In October, the White House announced a new pilot program that would test sharing authority between federal and local governments. We have yet to see what this pilot program will bring in terms of findings or actual policy, but it may not bode well for those who would like to keep regulations simple.
On the other hand, advocates of the pilot program say that it will help provide a way forward that will appease local officials, and avoid more radical measures like simply delegating all airspace authority to local governments (as proposed in Diane Feinstein’s drone act).
UAS Facility Maps, and Instant Airspace Authorizations via LAANC
Some huge news this year for drone pilots was the release of instant airspace authorizations via LAANC (Low Altitude Authorization and Notification Capability).
This new process is being rolled out airport by airport, and allows pilots to instantly request and receive airspace authorization through an app instead of submitting a form and waiting—sometimes up to 90 days or more—for approval.
Hand in hand with the release of LAANC is the FAA’s batched release of UAS facility maps for airspace throughout the U.S. These maps show the boundaries of controlled airspace throughout the U.S., and essentially provide a cheat sheet for airspace authorizations.
Using the maps, a drone pilot can simply see whether it’s even worth his or her time to seek airspace authorization in a given location—since the FAA refers to the maps in making their decision, the release of these maps effectively cuts out the middle man when it comes to knowing what you’re likely outcome will be for an airspace authorization request.
More Part 107 Waivers Issued to More Companies
2017 saw significant progress made by the FAA when it comes to issuing waivers for special types of flights otherwise prohibited by the Part 107 rules.
Although there were more waivers issued for all types of prohibited flights, special progress was made in a few key areas.
Flying Over People (107.39 Waivers)
Toward the end of 2017, we saw a wave of 107.39 waivers issued by the FAA (waivers that allow drone pilots to fly over people).
Not only were there a lot more of these waivers issued, but smaller companies such as AeroVista Innovations were able to secure them. Historically, only huge companies like CNN and FLIR had ever received a 107.39 waiver, so this development indicates that the doors are being opened for all comers, so long as they make a solid case for why they deserve the waiver.
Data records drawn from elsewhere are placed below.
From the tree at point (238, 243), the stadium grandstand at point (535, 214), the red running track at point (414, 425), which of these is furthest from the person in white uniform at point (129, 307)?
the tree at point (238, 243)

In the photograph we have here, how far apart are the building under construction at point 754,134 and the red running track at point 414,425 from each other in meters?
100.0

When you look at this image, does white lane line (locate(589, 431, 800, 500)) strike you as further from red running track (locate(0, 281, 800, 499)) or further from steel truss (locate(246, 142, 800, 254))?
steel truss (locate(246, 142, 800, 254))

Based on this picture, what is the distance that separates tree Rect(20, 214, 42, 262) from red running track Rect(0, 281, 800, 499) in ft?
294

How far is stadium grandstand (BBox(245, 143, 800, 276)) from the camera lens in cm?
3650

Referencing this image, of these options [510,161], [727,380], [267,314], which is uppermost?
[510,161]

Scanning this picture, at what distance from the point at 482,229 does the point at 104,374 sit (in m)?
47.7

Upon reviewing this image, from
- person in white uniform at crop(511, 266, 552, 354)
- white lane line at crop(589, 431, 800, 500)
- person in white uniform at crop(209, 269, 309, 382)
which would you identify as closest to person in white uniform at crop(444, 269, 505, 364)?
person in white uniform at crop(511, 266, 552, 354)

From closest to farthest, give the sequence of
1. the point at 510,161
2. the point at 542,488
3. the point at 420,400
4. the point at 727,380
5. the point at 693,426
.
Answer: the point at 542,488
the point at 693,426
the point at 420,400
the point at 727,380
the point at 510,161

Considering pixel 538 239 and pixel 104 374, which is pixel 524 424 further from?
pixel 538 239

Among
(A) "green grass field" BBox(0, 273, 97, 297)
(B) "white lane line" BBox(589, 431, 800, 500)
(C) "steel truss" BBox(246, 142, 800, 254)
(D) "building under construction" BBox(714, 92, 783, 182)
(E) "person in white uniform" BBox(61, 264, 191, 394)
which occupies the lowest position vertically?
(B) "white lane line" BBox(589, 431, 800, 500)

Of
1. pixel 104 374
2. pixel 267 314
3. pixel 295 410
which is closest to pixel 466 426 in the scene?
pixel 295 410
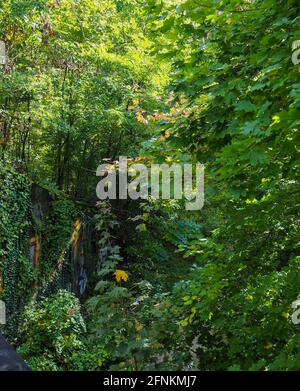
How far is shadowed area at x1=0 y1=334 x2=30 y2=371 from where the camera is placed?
3159mm

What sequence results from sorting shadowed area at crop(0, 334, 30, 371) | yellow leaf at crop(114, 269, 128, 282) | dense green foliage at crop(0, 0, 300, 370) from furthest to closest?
yellow leaf at crop(114, 269, 128, 282) < dense green foliage at crop(0, 0, 300, 370) < shadowed area at crop(0, 334, 30, 371)

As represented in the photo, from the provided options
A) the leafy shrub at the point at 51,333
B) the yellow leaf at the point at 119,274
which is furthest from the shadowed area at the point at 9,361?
the leafy shrub at the point at 51,333

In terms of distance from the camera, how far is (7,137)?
10.1m

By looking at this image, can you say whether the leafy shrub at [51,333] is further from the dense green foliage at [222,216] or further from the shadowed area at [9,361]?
the shadowed area at [9,361]

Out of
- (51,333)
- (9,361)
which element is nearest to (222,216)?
(9,361)

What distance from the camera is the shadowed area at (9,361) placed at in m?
3.16

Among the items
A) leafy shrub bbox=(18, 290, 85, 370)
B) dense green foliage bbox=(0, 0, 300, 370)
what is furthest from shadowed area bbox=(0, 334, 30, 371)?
leafy shrub bbox=(18, 290, 85, 370)

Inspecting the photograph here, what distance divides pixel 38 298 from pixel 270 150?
782cm

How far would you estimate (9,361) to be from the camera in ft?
10.8

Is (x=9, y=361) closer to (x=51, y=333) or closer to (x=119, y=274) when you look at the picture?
(x=119, y=274)

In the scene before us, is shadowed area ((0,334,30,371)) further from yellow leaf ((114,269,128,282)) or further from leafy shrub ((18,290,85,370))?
leafy shrub ((18,290,85,370))

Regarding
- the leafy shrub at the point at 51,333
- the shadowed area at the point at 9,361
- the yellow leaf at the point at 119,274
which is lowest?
the leafy shrub at the point at 51,333

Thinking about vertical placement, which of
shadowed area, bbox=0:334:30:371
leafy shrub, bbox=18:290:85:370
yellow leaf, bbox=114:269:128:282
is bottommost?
leafy shrub, bbox=18:290:85:370

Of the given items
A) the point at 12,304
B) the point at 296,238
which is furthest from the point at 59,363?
the point at 296,238
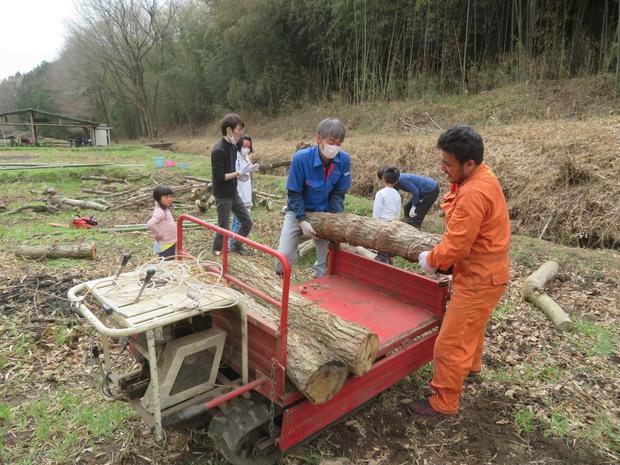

Below is a screenshot of all of the 107.39 waivers issued from the FAA’s website (in case you didn’t know, all Part 107 waivers ever issued are public record, and you can search by type to see who has what). 9 out of 10 of the107.39 waivers listed below were issued in 2017, and half were issued in the last five months of the year—that’s pretty impressive progress.
Beyond Visual Line of Sight (107.31 Waivers)
2017 also saw a lot of progress made in BVLOS waivers, or 107.31 waivers, being issued.
In 2016, the FAA partnered with CNN, PrecisionHawk, and BNSF Railway through their Pathfinder Program to conduct research on BVLOS drone flights.
At the time, these three companies were the only ones given official permission to fly beyond line of sight, but in 2017 we saw an increase in 107.31 waivers, with eight new waivers issued to six different companies.
Here we also see a similar trend as the one described above, with smaller companies being allowed to fly in these previously restricted scenarios, indicating an opening of the door for these kinds operations for applicants with a good argument for their special use case.
Of course, these are just a handful of the regulatory stories from 2017.
2018 is sure to see a lot more change on the regulatory front, with even more Part 107 waivers issued, many more UAS Facility Maps released, LAANC available in more locations, and more developments on the federal-local authority sharing front.